In the proposal there is a “Gender dimension and other diversity aspects” section where you have to put in some blah blah about how you are looking at gender and diversity without rocking the neo-capitalist shitshow that is the world too much. I was still feeling sensitive after my losing my voice sadness and thought, there’s two groups of people (behaviour?) I want to reach here. Those who have lost their voices and left, and those who have broken glass ceilings just in time to be faced with a glass cliff. And I cried again, this project is hitting me so deep. Turns out, there’s literature to legitimise both these things.

Women are good leaders. A 2025 article titled Female leadership: An integrative review and research framework, posits that women tend to be underrepresented in leadership positions but are often argued to be more effective leaders than men. Their article provides “a holistic and integrative perspective on factors that determine whether women become leaders in the first place and whether they become effective leaders.”

In the past decade or so I saw a lot of women step into leadership in really difficult circumstances, and then often, it all went to shit after that. Easy to say the women messed it up, but they were handed a poisoned chalice. They were appointed at the helm of a sinking ship while the people who causes the ruckus jumped ship. I wondered why we would take that on, do we have illusions of grandeur, or too much people pleasingness, or just care too much, that we jump in to save a dying beast? Why not just let it die? Is there ambition to shape things to our will, now that everyone else gave up and got out of the way, or have we reached a point of conquering ruins?
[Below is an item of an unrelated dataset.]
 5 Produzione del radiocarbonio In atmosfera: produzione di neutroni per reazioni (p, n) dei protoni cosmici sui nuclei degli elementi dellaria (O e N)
For me, certainly, it’s attractive to lead something when no one cares anymore to get in my way, or come and mansplain or have power struggles. Yes, I have to do it all myself, carry it all, but at least I get to call the shots in peace. My passions on my terms. I still burn out, but the vibe is different. Heh. Pick your poison, I guess.

This article, titled The who, when, and why of the glass cliff phenomenon: A meta-analysis of appointments to precarious leadership positions explores this. “Women and members of other underrepresented groups who break through the glass ceiling often find themselves in precarious leadership positions, a phenomenon that has been termed the glass cliff.”
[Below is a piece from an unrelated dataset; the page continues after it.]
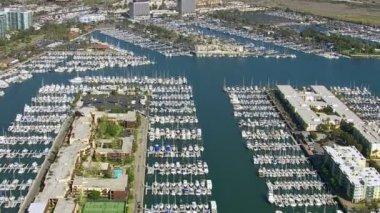 Sail boats docked in harbor — Stock Video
For me, at this point in my life, it feels like my choices are either facing a glass cliff, or give up altogether. When I left academia, everything, really, and limped to a piece of hot dust back in 2018, I didn’t know what’s next. To be honest I thought maybe that’s just where I’ll die. I chose to get horses because that was the last thing on my bucket list, a remnant of a childhood fantasy. I thought I would slowly slip away there, but instead, I healed. I fomented. I sat in my silence and I brewed up trouble. So what happened, in that silence, inside me? It led to clarity, but because nature abhors a vacuum it also pushed dormant conflicts to the surface, leading to resolutions that maybe should better have stayed hidden.

Hopefield, 2020.

There’s plenty articles looking into silence, as per a google scholar search, and it seems that it is more complicated than simply losing one’s voice.

Choosing silence: Rethinking voice, agency and women’s empowerment, a chapter in a book called Secrecy and Silence in the Research Process. – “Feminist research is informed by a history of breaking silences, of demanding that women’s voices be heard, recorded and included in wider intellectual genealogies and histories. This has led to an emphasis on voice and speaking out in the research endeavour. Moments of secrecy and silence are less often addressed. This gives rise to a number of questions. What are the silences, secrets, omissions and and political consequences of such moments?”

It’s time, for me, to look into that.